> **TASK INSTRUCTIONS**
1. Reproduce the part of the Gunnison Massacre passage that opens with the words containing "In his official" and closes with "advice to Gunnison.".
2. Write what follows the final sentence of the Gunnison Massacre passage.

> **PAGE**
=-=-=
At daybreak the soldiers advanced and found the mutilated bodies of he other victims. They were unable to bury the dead, since they had brought no tools with them. In a vain effort, they broke their sabers in the frozen ground. They had to leave the bodies and return to protect the remainder of the survey party.
Lt. Beckwith and Capt. Morris wrote messages to their superiors reporting the Massacre. These, and messages to Brigham Young, were delivered to Salt Lake City by Mormon couriers. Governor Young immediately sent Dimick Huntington to recover the government property and to retrieve and bury the remains of the dead, through these services were not requested by Beckwith and Morris Huntington reported the names of all persons involved in the Massacre and all other details. This information was never made public.
In his official report of the Massacre, Governor Young said Gunnison had been warned of Indian dangers that had used bad judgment by dividing his party and by his choice of an indefensible campsite. He said that the officers had quarreled among themselves and for this reason Gunnison's body was deliberately left unburied. He believed the Indians should not be "unduly censured" for their conduct and took no action to punish the guilty parties. In this and subsequent reports, Governor Young suppressed the fact of the threat to Fillmore, of Huntington's mission to resolve the conflict, and of Huntington's bad advice to Gunnison.
=-=-=
> **ITEMS**
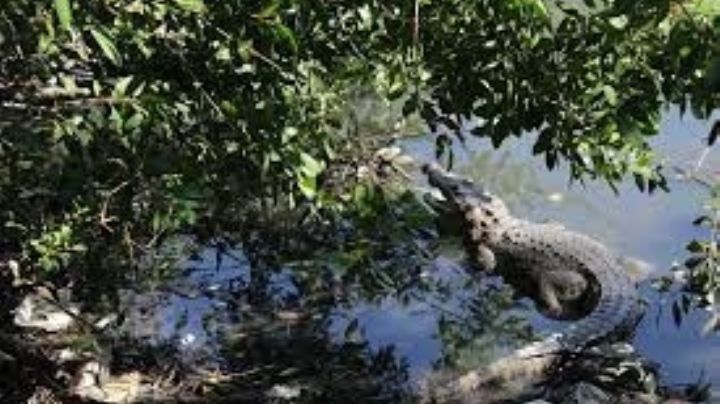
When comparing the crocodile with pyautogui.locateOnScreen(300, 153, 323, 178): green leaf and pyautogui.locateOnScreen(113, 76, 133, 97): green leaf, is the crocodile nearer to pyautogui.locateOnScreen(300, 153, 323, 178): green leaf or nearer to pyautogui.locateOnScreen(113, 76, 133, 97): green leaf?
pyautogui.locateOnScreen(300, 153, 323, 178): green leaf

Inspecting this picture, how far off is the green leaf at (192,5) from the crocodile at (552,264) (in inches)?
108

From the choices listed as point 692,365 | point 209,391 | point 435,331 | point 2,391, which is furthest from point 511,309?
point 2,391

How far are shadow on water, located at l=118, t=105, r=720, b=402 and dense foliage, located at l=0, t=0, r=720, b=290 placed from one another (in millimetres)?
1365

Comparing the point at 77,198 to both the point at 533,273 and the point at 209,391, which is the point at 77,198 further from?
the point at 533,273

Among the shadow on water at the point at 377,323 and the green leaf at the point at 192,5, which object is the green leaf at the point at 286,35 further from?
the shadow on water at the point at 377,323

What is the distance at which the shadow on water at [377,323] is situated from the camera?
480cm

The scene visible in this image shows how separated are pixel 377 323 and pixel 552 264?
138 centimetres

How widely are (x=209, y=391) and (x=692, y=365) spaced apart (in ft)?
6.26

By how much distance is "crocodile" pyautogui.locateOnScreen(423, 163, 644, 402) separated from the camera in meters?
5.45

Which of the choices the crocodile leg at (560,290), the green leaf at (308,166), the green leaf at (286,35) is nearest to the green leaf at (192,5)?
the green leaf at (286,35)

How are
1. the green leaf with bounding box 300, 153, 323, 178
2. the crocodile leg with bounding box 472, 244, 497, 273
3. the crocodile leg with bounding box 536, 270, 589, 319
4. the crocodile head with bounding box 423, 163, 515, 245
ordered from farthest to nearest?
the crocodile head with bounding box 423, 163, 515, 245 → the crocodile leg with bounding box 472, 244, 497, 273 → the crocodile leg with bounding box 536, 270, 589, 319 → the green leaf with bounding box 300, 153, 323, 178

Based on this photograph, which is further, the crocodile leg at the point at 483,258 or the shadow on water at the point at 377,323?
the crocodile leg at the point at 483,258

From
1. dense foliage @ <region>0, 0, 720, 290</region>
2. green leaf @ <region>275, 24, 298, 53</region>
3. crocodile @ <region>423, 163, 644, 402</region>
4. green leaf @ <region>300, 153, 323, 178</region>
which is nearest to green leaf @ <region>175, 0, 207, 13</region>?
dense foliage @ <region>0, 0, 720, 290</region>

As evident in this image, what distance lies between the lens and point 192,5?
8.75 feet
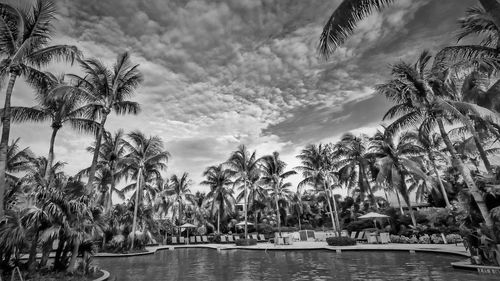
=-=-=
> **RESULTS FOR THE EXERCISE**
1.
In his official report of the Massacre, Governor Young said Gunnison had been warned of Indian dangers that had used bad judgment by dividing his party and by his choice of an indefensible campsite. He said that the officers had quarreled among themselves and for this reason Gunnison's body was deliberately left unburied. He believed the Indians should not be "unduly censured" for their conduct and took no action to punish the guilty parties. In this and subsequent reports, Governor Young suppressed the fact of the threat to Fillmore, of Huntington's mission to resolve the conflict, and of Huntington's bad advice to Gunnison.

2.
Since no action had been taken by Territorial authority to punish the offending Indians or to seek justice through the courts, the War Department ordered the Expedition of Col. Edward J. Steptoe, enroute to California in the summer of 1854, to stop over in Salt Lake City and take this necessary action. Colonel Steptoe acted on the advice of Governor Young to have the Indians deliver up the guilty parties, rather than to capture and punish the entire band, which the Colonel had intended to do.
In the spring of 1855, Chief Kanosh promised to deliver eight Indians of the band which had killed the Gunnison party. This number, the Chief said, would "equalize the balance of killing." Only three of those surrendered were warriors. These were indicted by a grand jury, then tried and found guilty. The jury rendered a verdict of manslaughter, despite specific instruction that this was proved to be a case of premeditated murder. Nevertheless, the verdict was accepted and the prisoners were sentenced to 3 years in jail.
Colonel Steptoe, the Judge, and the prosecuting attorneys were incensed by what they believed was a miscarriage of justice. They wrote angry letters to the several Federal agencies they represented, charging the Mormons with defiance of law and failure to discharge their obligations as citizens. It was claimed they did this in obedience to orders covertly given by Brigham Young. A report of the trial, prefaced with acrimonious charges against the Mormons, was sent to the New York Times. Another copy was sent to the San Francisco Daily Herald, adding the fact that the prisoners had been allowed to escape.
This angry encounter was made worse by complicating circumstances. While in Utah, Colonel Steptoe was appointed by President Franklin Pierce to succeed Brigham Young as Territorial Governor. The appointment required that Steptoe resign his military commission. Steptoe was willing to accept the appointment provided he could resume his military rank upon completion of his duties as governor. This matter was not resolved before he left the Territory in the spring of 1855.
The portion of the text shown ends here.